But that's exactly my point. Who decides the answer to the "if" in your
sentence above? And who writes the documents that inform implementations of
how to deal gracefully with stale information? The WG when working on those
future options, right? So we're adding more work to the WG whenever we
define new options.


> 1) Currently, some specs have "default" values, and at times there are
>
BCPs that have "recommended" values -- such as the default "Router
> Lifetime" specified in RFC4861, and the "recommended" values in RFC7772.
> As someone at the last RIPE IPv6 meeting, default values essentially
> turn out to be "these values any sane person would override to something
> else". So, for the values in Section 4.1.1, I'd rather have a Std Track
> document that specifies sensible default values, rather than having a
> Std Track document that specifies inappropriate default values, and an
> operational document that somehow overrides the default values with
> something sensible.
>

Setting defaults seems much more appropriate for an operational document
than a standards track - particularly because a standards track document
refers to all implementations, whereas operational documents can change the
defaults based on the scenario that is being deployed.
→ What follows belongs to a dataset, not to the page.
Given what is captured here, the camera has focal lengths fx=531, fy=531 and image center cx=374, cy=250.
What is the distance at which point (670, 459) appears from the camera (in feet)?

But if there is
consensus in this WG to change the defaults of the existing standards, then
that's fine.


> 2) In that light, this document contains what we think are required
> tweaks to the standards to improve the reaction of slaac to renumbering
> events.
>

Right, but apart from the tweaks, the document also contains pretty
fundamental changes to how SLAAC works. This is the work that I don't think
we should take on.


> 3) I would expect that the decision to adopt this document does not
> necessarily imply that the document is published "as is", but rather
> than we use this document as a starting point. As part of such work, we
> (wg) might decide to change some things, drop some of the proposed
> mitigations, or split the document into smaller pieces.
>

Yup. Like I said, most of the document consists of simple tweaks that in
many cases are already allowed by existing standards. That definitely seems
publishable.

Another much simpler approach that could be taken to solve this problem is
to recommend that if a host receives an RA where previous prefix(es) - or
more in general, previous options - have disappeared, then it should
attempt to re-check that information's validity in some way (e.g., by
attempting off-link connectivity).

Cheers,
Lorenzo